We were treated to a crashing thunderstorm this evening, a summer tradition after a long, hot day.  Up until about six o’clock, it did not feel like impending rain even though the cloud cover had increased to a deep overcast.  Then, it got suddenly darker and, boom!  The thunder commenced.

Storms usually pass by us at a distance of two miles or more (based on the delay between lightning flash and thunder clap) but this one was closer, a mile perhaps.  Consequently, the thunder was very loud and literally shook the windowpanes.  It was dramatic and very exciting.

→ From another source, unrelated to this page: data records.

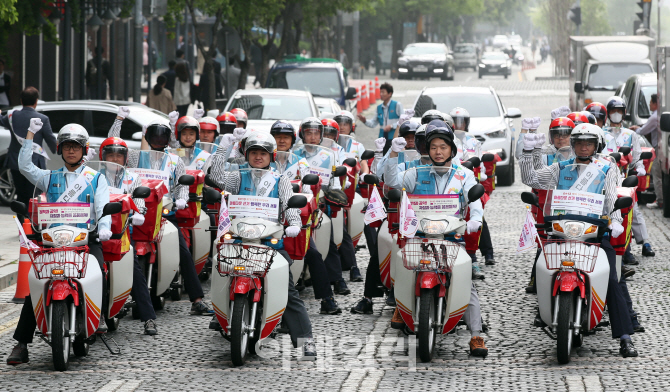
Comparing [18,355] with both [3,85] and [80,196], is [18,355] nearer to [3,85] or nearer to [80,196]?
[80,196]

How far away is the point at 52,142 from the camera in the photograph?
12.3m

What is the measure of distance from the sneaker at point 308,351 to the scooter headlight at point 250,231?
894 mm

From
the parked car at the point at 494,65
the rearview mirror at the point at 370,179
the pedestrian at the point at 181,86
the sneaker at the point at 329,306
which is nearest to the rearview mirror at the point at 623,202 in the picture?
the rearview mirror at the point at 370,179

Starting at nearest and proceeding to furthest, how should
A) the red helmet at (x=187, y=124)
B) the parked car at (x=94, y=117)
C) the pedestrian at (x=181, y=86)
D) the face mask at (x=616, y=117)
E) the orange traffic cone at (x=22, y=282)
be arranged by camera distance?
the orange traffic cone at (x=22, y=282)
the red helmet at (x=187, y=124)
the face mask at (x=616, y=117)
the parked car at (x=94, y=117)
the pedestrian at (x=181, y=86)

Like a typical storm, the light and audio show carried on for 15 to 30 minutes before the rain began.  And when it finally started, it was as if the rain were trying to make up for lost time.  It intensified from a light sprinkle to a raging downpour in an instant and then dumped a huge amount of water in a short time.  Deluge is the word that comes to mind.

Such intensity cannot last, however, and soon the rain slowed to a steady fall, eventually tapering to a mist and finally trailing off.  By eight o’clock, the storm was over and the clouds cleared out.  Judging by the rise in the level of the swimming pool, an inch of rain fell in about two hours.  While the storm itself was not unusual (they inevitably occur after heat spells), such a high rate of rainfall is rare.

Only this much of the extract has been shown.